To gain further insight on the effects of information, we now explore whether people’s behaviour is correlated with the mean, mode, or second most frequent decision of the group’s behaviour. In Table 3 we see that on average 37% of the subjects are correlated with the average contribution of the group (irrespective of whether this quantity is explicitly shown), and a smaller but similar percentage is correlated with the dynamics of the two most frequent decisions. It is worth noticing that on average, between 50% and 60% of the subjects did not show correlation with the group, i.e., their decisions were not correlated with the mean, mode, or second most frequent decision (Table 3, fourth row). On the other hand, correlation does not necessarily imply causation. Accordingly, we have run a Granger causality test26, statistical test used to determine whether one time series is useful in forecasting another time series, finding that the percentages of Granger-caused people are even smaller, and so the number of individuals whose decisions are neither caused or correlated with the rest of the group is even larger (Table 3, fifth row).

Table 3 Percentage of people whose decisions were (not) correlated or Granger-caused by the group contributions. Significance level α = 0.05.

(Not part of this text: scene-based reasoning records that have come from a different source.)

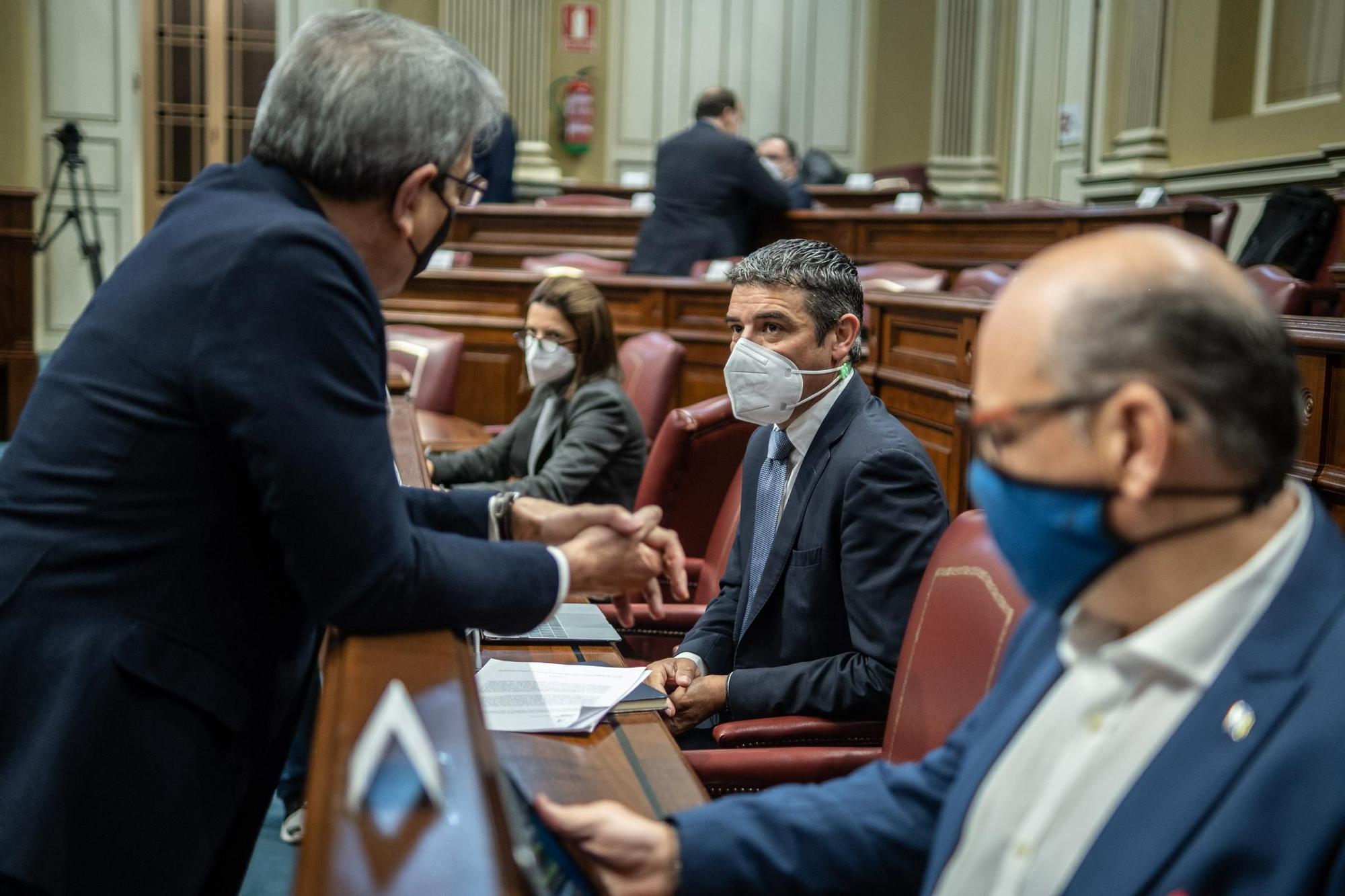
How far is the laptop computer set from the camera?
6.17 ft

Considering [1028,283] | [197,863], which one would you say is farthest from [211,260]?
[1028,283]

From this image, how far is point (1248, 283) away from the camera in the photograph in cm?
82

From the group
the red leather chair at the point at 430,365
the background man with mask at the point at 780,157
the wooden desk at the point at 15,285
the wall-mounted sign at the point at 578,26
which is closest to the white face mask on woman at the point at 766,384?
the red leather chair at the point at 430,365

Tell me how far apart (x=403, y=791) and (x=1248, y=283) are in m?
0.64

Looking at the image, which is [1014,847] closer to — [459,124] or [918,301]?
[459,124]

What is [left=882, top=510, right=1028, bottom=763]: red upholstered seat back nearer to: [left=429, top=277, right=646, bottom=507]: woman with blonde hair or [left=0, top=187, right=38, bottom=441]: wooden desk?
[left=429, top=277, right=646, bottom=507]: woman with blonde hair

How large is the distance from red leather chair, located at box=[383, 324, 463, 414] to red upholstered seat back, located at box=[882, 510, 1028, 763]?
130 inches

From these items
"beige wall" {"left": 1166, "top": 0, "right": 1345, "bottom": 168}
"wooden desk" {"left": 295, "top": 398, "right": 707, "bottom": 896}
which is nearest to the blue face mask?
"wooden desk" {"left": 295, "top": 398, "right": 707, "bottom": 896}

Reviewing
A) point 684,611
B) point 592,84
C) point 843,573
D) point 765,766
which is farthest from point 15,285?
point 765,766

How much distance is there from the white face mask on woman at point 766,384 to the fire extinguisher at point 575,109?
8.79 metres

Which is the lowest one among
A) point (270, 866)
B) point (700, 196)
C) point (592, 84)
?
point (270, 866)

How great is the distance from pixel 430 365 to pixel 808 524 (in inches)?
118

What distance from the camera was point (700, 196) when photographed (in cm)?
633

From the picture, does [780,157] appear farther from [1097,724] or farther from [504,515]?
[1097,724]
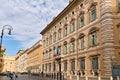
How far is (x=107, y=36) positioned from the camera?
28.6 metres

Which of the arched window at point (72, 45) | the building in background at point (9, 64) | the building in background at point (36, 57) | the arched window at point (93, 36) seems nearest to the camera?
the arched window at point (93, 36)

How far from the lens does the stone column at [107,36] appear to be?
92.3 ft

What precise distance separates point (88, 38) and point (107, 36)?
5949mm

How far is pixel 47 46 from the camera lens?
201 feet

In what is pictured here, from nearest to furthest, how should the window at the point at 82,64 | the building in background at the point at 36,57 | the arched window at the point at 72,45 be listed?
the window at the point at 82,64 < the arched window at the point at 72,45 < the building in background at the point at 36,57

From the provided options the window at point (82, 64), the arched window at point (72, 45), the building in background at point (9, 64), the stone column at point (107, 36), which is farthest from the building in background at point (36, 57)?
the building in background at point (9, 64)

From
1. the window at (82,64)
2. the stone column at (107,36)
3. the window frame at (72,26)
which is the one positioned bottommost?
the window at (82,64)

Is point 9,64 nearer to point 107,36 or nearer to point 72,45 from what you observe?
point 72,45

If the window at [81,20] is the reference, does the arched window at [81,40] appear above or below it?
below

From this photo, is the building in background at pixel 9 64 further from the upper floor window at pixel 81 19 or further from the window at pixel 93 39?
the window at pixel 93 39

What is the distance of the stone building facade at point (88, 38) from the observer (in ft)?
93.8

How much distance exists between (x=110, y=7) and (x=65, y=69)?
18.9 metres

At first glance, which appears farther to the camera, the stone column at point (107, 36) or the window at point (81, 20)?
the window at point (81, 20)

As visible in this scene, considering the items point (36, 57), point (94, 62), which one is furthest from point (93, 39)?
point (36, 57)
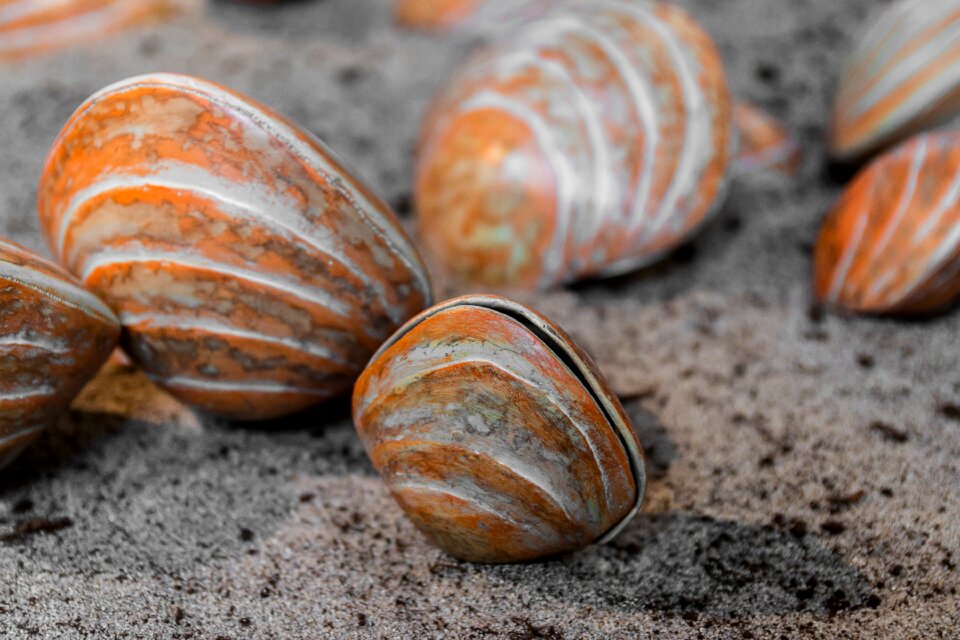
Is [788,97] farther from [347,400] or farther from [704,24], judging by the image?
[347,400]

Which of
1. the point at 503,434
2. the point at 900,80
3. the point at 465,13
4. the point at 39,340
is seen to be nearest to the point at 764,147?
the point at 900,80

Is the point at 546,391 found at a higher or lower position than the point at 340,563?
higher

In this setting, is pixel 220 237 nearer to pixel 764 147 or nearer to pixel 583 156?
pixel 583 156

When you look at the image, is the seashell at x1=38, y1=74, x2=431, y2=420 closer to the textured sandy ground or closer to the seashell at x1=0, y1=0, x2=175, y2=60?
the textured sandy ground

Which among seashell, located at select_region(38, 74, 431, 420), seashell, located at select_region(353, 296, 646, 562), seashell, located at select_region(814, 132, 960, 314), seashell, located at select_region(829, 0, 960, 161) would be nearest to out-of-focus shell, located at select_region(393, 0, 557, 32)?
seashell, located at select_region(829, 0, 960, 161)

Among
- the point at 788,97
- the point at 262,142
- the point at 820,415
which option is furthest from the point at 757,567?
the point at 788,97

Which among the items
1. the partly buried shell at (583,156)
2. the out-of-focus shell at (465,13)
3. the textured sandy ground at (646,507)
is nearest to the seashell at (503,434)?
the textured sandy ground at (646,507)
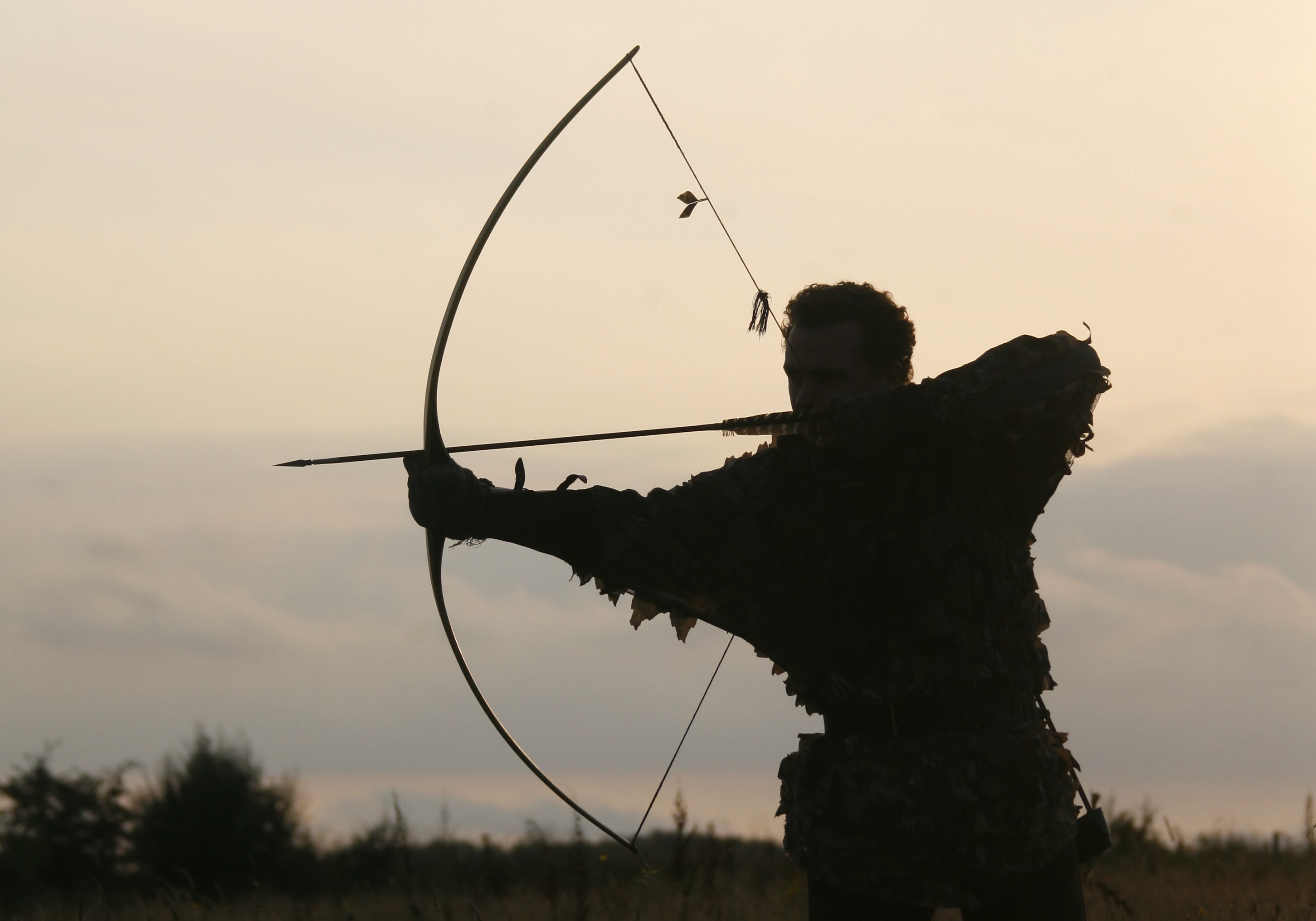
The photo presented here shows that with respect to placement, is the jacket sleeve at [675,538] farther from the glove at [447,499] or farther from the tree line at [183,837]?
the tree line at [183,837]

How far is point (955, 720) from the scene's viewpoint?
279 centimetres

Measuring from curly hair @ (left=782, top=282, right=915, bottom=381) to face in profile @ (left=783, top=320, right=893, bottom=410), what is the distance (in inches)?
0.6

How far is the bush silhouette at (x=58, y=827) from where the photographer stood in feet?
41.2

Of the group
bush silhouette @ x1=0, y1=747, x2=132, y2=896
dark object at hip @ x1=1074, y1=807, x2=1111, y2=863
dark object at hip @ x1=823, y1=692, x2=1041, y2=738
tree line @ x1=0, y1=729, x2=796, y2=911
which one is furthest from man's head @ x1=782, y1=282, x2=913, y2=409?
bush silhouette @ x1=0, y1=747, x2=132, y2=896

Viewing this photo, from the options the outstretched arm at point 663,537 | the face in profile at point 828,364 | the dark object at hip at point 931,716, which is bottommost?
the dark object at hip at point 931,716

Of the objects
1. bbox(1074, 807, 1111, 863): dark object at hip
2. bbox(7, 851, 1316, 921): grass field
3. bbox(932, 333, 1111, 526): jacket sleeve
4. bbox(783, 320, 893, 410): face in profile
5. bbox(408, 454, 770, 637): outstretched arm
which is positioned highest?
bbox(783, 320, 893, 410): face in profile

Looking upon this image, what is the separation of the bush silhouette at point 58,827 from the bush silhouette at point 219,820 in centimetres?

Finally, we have tried an alternative approach to finding hidden patterns of behaviour or “types of people”, inspired by the existence of “phenotypes” or heuristic ways to play in different strategic situations observed in refs27,28. To this end, we run a hierarchical clustering algorithm for data series to group the behaviours of players. We chose the number of clusters most appropriate after exploring the dendrograms, which turned out to be three clusters for all the treatments (see dendrogram for PGG100 at S16). The three types found for PGG100 and PGG1000 are illustrated in Figs S6, S9. All three appear in both experiments although in different proportions. We will refer to these three types as people’s standard behaviours in PGGs. Basically, what we observe is: (a) a first cluster of low contributors, with an average contribution that decreases in time (low contributors); (b) a cluster of people who more or less follow the average contribution (average contributors); and (c) a final group formed by full cooperators and generous participants (high contributors). We also note that there is a large variability in individual behaviour along the experiment within each cluster (see autocorrelation plots of individual behaviours, Figs S12, S13, S14, S15, so this classification should be understood as indicating a general trend. Low contributors is the dominant behaviour, although in PGG1000 the generous participants (high contributors) are almost as numerous—although their average generosity is smaller and their behaviour is much more fluctuating than in PGG100.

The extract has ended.